Although you can use the personal residence exclusion multiple times, the IRS only allows you to claim the exemption once every two years.

Exemptions for Rental Properties

If you lived in a house before or after you used it as rental property, you could potentially use the personal residence exemption. For a property to be considered a personal residence, you must have owned and lived in it for two of the most recent five tax years before you sold the property.

For example, say that you lived in a home as a personal residence, rented it out as a rental property for two years, then sold it. Because you lived in the home for three of the last five years, you qualify for the exclusion. However, if the home was rented for four years and then sold, you wouldn't qualify for the exclusion. Practically speaking, you can rent your house for up to three years before selling it and still use the personal residence exemption.

Nonqualified Use for Rental Properties

If your home is a personal residence and then you rent it out for a few years, you're still eligible for the full personal residence exclusion. However, the opposite is not true. Any rental time that occurred before a home was your personal residence isn't eligible for the gain exclusion.

For example, say that you lived in a home for four years, rented it out for one, then sold it.

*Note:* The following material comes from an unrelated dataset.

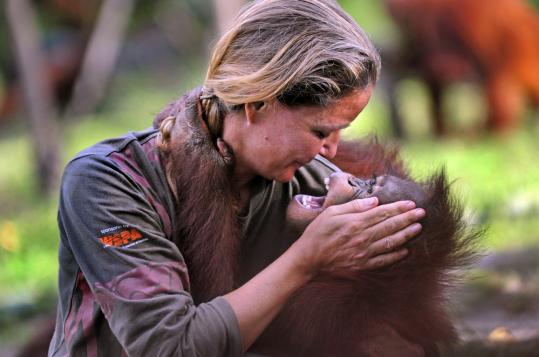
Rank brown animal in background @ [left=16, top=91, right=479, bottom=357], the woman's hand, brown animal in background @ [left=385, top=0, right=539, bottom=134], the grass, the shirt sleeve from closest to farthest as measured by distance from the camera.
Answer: the shirt sleeve, the woman's hand, brown animal in background @ [left=16, top=91, right=479, bottom=357], the grass, brown animal in background @ [left=385, top=0, right=539, bottom=134]

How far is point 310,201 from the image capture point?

Because the rental period occurred after the home was your personal residence, you're eligible for the full $250,000 or $500,000 exclusion.

Now say you rented out a house for four years, lived in it as a personal residence for four years, then sold it. The IRS considers the four-year rental period before you lived in the home to be nonqualified use. Since the nonqualified rental period comprised half of the time you owned the house, you can only exclude half of the capital gain.